== SUPPLIED RECORDS ==
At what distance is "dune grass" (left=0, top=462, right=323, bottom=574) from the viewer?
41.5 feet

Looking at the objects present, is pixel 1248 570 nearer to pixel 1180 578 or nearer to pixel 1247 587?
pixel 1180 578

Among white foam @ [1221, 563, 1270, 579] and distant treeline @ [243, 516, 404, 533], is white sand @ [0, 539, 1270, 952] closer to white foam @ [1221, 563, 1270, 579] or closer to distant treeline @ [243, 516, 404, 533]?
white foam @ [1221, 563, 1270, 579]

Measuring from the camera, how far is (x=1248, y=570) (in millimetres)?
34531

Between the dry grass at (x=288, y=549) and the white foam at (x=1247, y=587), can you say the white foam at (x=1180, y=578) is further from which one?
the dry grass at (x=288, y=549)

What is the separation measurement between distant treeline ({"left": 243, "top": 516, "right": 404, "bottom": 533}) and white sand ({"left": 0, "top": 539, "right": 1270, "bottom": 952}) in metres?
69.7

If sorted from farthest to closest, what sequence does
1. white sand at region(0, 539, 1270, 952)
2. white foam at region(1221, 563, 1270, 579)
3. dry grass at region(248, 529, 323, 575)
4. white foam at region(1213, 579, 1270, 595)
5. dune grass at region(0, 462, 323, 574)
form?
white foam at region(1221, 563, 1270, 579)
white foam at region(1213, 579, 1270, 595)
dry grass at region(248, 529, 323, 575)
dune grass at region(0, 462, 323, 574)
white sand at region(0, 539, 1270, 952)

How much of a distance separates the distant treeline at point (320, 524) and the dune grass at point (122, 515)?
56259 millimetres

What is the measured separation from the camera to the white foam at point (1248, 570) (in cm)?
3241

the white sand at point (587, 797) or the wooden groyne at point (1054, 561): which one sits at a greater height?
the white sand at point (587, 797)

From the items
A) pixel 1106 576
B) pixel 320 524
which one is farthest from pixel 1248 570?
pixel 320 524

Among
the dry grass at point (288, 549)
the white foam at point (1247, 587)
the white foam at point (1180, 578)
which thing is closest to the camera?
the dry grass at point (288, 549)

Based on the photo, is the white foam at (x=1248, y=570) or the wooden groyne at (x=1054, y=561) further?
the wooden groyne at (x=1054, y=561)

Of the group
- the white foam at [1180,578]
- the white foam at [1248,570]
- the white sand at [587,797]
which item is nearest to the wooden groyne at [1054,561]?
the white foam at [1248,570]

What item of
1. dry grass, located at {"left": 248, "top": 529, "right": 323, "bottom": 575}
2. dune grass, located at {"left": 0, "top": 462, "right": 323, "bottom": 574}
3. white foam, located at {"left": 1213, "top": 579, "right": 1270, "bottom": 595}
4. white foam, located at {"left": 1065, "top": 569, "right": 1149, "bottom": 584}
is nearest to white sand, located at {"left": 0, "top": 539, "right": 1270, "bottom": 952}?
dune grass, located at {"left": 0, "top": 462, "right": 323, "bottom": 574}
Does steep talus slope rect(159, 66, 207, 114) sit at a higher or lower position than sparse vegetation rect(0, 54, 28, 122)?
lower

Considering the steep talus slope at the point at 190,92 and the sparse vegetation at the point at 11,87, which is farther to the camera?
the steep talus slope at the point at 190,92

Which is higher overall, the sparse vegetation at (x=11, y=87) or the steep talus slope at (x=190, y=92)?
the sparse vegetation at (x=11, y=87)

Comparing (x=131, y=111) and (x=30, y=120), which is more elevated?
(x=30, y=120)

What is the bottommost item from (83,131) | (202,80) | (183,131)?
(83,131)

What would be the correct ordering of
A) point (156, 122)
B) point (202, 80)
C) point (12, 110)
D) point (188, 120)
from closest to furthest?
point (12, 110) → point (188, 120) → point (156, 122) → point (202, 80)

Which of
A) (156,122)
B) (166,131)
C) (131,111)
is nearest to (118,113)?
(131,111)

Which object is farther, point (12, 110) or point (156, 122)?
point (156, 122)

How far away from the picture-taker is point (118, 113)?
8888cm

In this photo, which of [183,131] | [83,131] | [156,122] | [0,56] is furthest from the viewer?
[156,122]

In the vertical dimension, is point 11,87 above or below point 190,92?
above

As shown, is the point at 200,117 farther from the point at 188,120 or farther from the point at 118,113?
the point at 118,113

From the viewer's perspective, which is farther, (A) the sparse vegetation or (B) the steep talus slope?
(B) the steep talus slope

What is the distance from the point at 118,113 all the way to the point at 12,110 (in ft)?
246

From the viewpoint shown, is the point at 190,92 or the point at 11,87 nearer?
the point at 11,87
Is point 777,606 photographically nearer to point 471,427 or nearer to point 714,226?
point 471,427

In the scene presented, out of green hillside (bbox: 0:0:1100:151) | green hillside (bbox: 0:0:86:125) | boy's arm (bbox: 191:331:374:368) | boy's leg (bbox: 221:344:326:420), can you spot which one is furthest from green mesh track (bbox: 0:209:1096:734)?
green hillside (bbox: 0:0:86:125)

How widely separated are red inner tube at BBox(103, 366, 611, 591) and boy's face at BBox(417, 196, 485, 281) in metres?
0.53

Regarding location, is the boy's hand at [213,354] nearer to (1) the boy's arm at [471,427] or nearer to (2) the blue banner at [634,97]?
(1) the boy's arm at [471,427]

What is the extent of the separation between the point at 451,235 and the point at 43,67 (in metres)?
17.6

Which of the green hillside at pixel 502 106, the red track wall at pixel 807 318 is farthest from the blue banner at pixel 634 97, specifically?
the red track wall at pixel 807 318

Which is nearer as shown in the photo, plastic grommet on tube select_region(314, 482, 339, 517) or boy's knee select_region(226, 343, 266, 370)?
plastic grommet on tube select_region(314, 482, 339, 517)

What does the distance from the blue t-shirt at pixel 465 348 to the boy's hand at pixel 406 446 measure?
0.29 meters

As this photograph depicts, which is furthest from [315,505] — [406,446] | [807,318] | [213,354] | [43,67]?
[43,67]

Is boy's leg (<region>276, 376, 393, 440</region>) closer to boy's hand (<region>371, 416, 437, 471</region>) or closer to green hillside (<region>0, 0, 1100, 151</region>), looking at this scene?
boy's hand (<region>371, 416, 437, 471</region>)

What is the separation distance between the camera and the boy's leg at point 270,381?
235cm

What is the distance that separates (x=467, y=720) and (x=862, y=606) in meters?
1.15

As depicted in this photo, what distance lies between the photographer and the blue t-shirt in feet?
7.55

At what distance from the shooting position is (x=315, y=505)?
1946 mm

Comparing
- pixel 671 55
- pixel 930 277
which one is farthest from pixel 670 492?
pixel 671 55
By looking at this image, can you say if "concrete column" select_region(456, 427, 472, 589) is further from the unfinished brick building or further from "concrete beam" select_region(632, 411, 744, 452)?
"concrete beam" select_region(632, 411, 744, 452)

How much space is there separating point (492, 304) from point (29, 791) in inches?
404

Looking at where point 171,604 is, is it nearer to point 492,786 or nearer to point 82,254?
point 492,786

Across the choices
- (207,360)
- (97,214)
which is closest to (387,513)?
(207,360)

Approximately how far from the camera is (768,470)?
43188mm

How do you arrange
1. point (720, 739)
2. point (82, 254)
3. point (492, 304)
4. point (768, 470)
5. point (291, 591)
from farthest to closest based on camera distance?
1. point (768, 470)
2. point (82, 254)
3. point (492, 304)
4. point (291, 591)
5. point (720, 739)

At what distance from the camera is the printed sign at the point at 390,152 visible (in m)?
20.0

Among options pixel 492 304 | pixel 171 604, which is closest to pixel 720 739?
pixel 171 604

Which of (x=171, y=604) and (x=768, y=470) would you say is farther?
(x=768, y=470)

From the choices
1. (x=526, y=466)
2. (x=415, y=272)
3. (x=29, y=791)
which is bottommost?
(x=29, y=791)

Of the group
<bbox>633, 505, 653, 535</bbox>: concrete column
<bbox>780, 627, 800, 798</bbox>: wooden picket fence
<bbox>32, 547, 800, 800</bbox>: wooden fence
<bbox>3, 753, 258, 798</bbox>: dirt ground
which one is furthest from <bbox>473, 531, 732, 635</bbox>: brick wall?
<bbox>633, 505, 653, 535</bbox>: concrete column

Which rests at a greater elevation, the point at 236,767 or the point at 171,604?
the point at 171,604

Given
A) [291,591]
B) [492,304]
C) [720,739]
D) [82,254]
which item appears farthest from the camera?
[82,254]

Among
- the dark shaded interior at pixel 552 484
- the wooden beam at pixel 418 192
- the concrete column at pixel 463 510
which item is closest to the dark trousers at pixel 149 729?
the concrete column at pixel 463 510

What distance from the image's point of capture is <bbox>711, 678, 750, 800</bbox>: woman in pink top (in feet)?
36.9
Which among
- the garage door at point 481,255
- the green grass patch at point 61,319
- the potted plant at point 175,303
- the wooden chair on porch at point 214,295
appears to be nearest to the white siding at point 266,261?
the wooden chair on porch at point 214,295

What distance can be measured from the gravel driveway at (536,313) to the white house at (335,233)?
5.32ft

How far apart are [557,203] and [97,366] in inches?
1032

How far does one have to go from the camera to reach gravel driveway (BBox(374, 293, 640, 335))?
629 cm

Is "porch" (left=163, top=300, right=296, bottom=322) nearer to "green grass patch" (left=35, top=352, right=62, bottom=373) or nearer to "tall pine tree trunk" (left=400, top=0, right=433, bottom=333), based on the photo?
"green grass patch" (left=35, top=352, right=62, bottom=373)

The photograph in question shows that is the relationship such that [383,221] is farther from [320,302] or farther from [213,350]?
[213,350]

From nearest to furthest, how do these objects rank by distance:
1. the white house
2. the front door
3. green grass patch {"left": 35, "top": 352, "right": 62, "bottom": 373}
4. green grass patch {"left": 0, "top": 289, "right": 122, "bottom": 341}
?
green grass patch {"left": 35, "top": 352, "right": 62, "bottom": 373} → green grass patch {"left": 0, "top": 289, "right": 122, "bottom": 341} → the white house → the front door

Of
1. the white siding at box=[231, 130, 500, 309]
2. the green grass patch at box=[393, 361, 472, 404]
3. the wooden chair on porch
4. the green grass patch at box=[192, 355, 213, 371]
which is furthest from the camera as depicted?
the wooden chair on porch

== EXERCISE ==
Only the lines from the one containing "How far apart" to the end of the listing belong in the output, each reproduced exactly.

== REPLY ==
How far apart are [557,203] and [97,366] in inches?
1032

How far does one have to go from the camera to reach gravel driveway (BBox(374, 293, 640, 335))?
629 cm

Is "porch" (left=163, top=300, right=296, bottom=322) nearer to "green grass patch" (left=35, top=352, right=62, bottom=373) or nearer to "tall pine tree trunk" (left=400, top=0, right=433, bottom=333), based on the photo?
"green grass patch" (left=35, top=352, right=62, bottom=373)

The photograph in question shows that is the relationship such that [383,221] is farther from [320,302] or farther from [213,350]?
[213,350]

From nearest to furthest, how do these objects rank by distance:
1. the white house
2. the front door
3. green grass patch {"left": 35, "top": 352, "right": 62, "bottom": 373}
4. green grass patch {"left": 0, "top": 289, "right": 122, "bottom": 341}
?
green grass patch {"left": 35, "top": 352, "right": 62, "bottom": 373} → green grass patch {"left": 0, "top": 289, "right": 122, "bottom": 341} → the white house → the front door

Of
1. the white siding at box=[231, 130, 500, 309]
2. the green grass patch at box=[393, 361, 472, 404]
3. the wooden chair on porch
4. the green grass patch at box=[192, 355, 213, 371]
which is furthest from the camera as depicted?
the wooden chair on porch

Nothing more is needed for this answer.